▶ Textauszug:

Hans Posegga wurde in Berlin am 31. Januar 1917 als viertes Kind einer Beamtenfamilie geboren. Sein Vater war der dreizehnte Sohn eines ostpreußischen Bauern. Zuhause wurde viel musiziert und schon früh begann er mit dem Klavier- und Geigenunterricht, lernte bei seinen älteren Schwestern Gretel und Marie, sowie bei verschiedenen ortsansässigen Musiklehrern. Aufgrund seines Fleißes und seiner Begabung ging er schon mit 17 Jahren nach Dortmund und erhielt dort Unterricht als Pianist bei Heinz Schüngeler und wurde auch am dortigen Theater als Jungdirigent eingesetzt.
Der zweite Weltkrieg bereitete seiner Ausbildung ein jähes Ende. Bis zuletzt hat er diese Jugendjahre, die er als Soldat verbringen mußte, in seiner Laufbahn als Musiker sehr vermißt. Sensibel und einfühlsam, wie es ihm später als Komponist für dramaturgisch gestaltete Werke zugute kam, litt er schrecklich unter den Anforderungen, die das Soldatenleben an ihn stellte. Nie konnte er sich mit der Ideologie des Regimes identifizieren und gehörte auch nie zur Partei. Die Traumata verfolgten ihn bis ins hohe Alter.

▶ Angezeigte Zeilen:
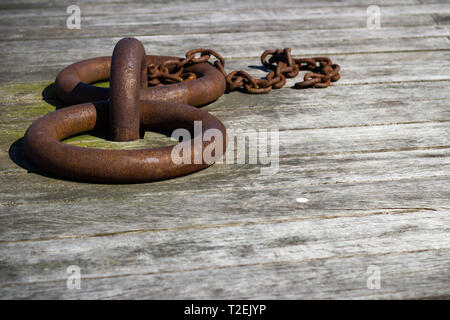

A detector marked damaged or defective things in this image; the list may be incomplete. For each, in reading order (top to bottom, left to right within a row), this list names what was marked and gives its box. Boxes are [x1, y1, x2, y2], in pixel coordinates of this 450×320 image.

rusty mooring ring [23, 37, 227, 182]
rusty mooring ring [23, 101, 227, 184]
rusty chain [148, 47, 342, 93]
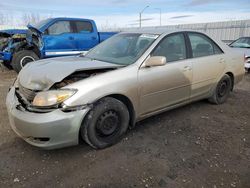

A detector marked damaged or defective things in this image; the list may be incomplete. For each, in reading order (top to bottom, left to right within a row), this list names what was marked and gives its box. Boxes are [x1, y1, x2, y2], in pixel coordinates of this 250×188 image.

front bumper damage [5, 86, 90, 150]
cracked headlight [32, 89, 77, 107]
damaged white sedan [5, 30, 244, 149]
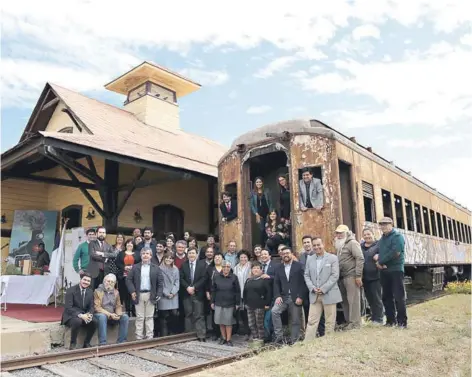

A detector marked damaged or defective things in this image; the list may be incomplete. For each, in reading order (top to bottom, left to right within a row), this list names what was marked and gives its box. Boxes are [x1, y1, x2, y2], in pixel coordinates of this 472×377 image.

rusted metal panel [218, 150, 243, 250]
rusted metal panel [290, 134, 342, 254]
rusty train carriage [218, 119, 472, 280]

▶ Ziel der Übung:
Gib den Absatz im Textauszug über Hans Posegga, der mit „Hans Posegga wurde in Berlin“ beginnt, als kurze Stichpunktliste wieder.

▶ Lösung:
- Geboren am 31. Januar 1917 in Berlin als viertes Kind einer Beamtenfamilie
- Vater: dreizehnter Sohn eines ostpreußischen Bauern
- Früher Klavier- und Geigenunterricht bei den älteren Schwestern Gretel und Marie sowie bei ortsansässigen Musiklehrern
- Mit 17 Jahren nach Dortmund: Klavierunterricht bei Heinz Schüngeler, Einsatz als Jungdirigent am dortigen Theater